Two weeks later, as we were all striking the set, she came up to me in tears. I had told her on opening night how great it was to have her back with us—backpack and all—considering the alternatives. She told me it had taken the entire run of the show for the reality to really sink in: She had come this close to death. But she didn’t die, because she had more solos to sing, more bows to take and more friends to hug. And she thanked me for being a part of that journey with her.
Her cheerful defiance against an almost insurmountable barrage of relapses and complications inspired everyone around her for more than a decade. She was in the hospital again, we’d hear. But we all knew she would not go down without an epic fight. And we always knew her time wasn’t yet up. Besides, she never showed any signs of admitting defeat—at least not to us. She always threw her energies at living her life and enjoying her world and beating the enemy that kept encroaching on her fun.
And then.
I started hearing acknowledgements of defeat from our friends when I was home for Christmas this year. She’s had major surgery, and it looks like it’s just a matter of days, people would say. You should go visit her while you’re home, they’d tell me. Give her a final hug and say your goodbyes, they’d recommend.
So I did. I spent a couple hours visiting with her in the beautiful home she and her husband shared on a hilly, wooded development just outside of town. And for the first time since I’d known her, she looked little. The pain from the surgery kept her stooped when she walked, but she had no intention of being anything but the perfect hostess while I was there, meeting me at the door, offering me a drink and giving me hugs when I came and when I left.

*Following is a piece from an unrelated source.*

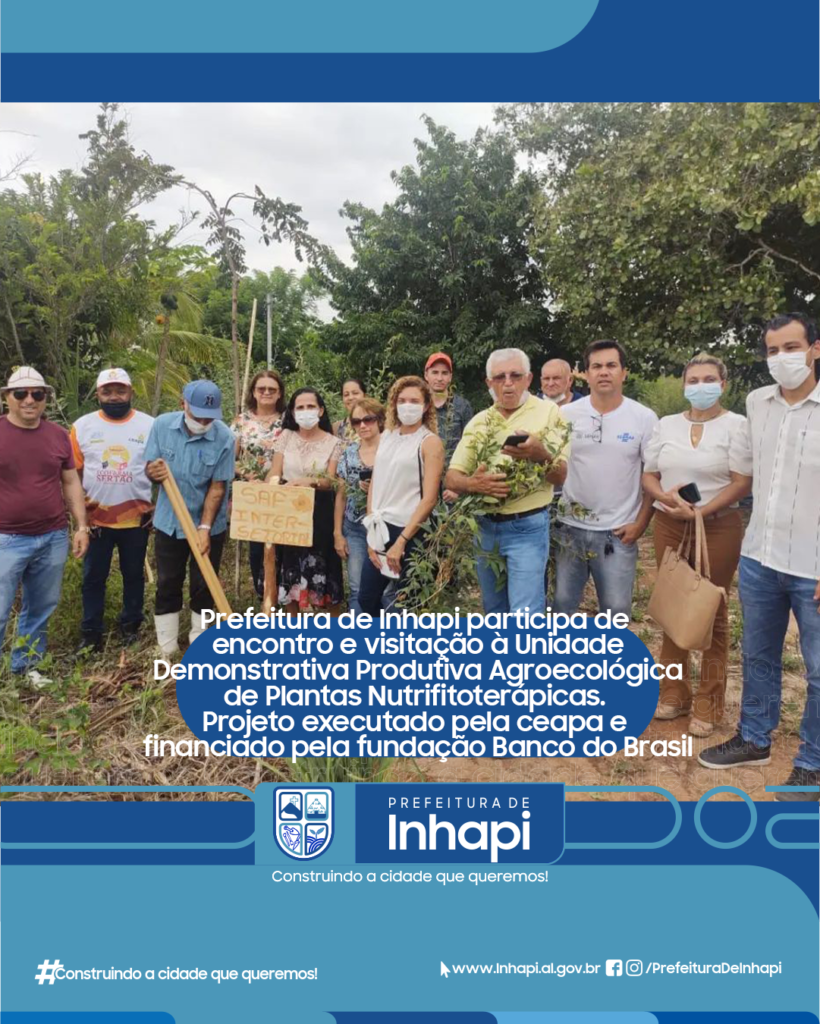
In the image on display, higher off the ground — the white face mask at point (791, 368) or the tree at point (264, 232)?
the tree at point (264, 232)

We talked about everything that day. She was as frank with me about her cancer and her relatively bleak prospects as she was about her full intention to pursue every possible cure her doctors could suggest. We shared Follies memories. She gushed over my four-page Christmas letter. I told her all about my life in Chicago, the ups and downs of my job, the places I’ve traveled, the Chicago Gay Men’s Chorus, the miserable relationship I knew was about to end.
And before I left, after two more careful hugs and a belabored walk to the door, she handed me a memento: a potted clipping from a flowering cactus. A piece of something she’d cared for while others were caring for her. A living legacy.
The implication was clear: She’d finally accepted her fate. She was ready to go … but not ready to be forgotten. And she wasn’t going to go without a dramatic flourish, engineered to achieve lasting emotional impact.
But I refused to transplant the clipping from its cardboard pot into something permanent when I got home. Because I wasn’t ready to face the permanence her death would bring.
She lived three more months—long enough to see another March Follies. And when she finally died on Sunday morning, she left a huge shadow on a stage filled with witch’s capes and wooden rulers and dolled-up backpacks and a lifetime of flawless hair.
Your revels now are ended, Joanne. You’re now such stuff as dreams are made on, and your life—your presence, your fortitude and your undying grace in the face of adversity—is finally rounded with a sleep.
And you know what? You were the fairest of them all.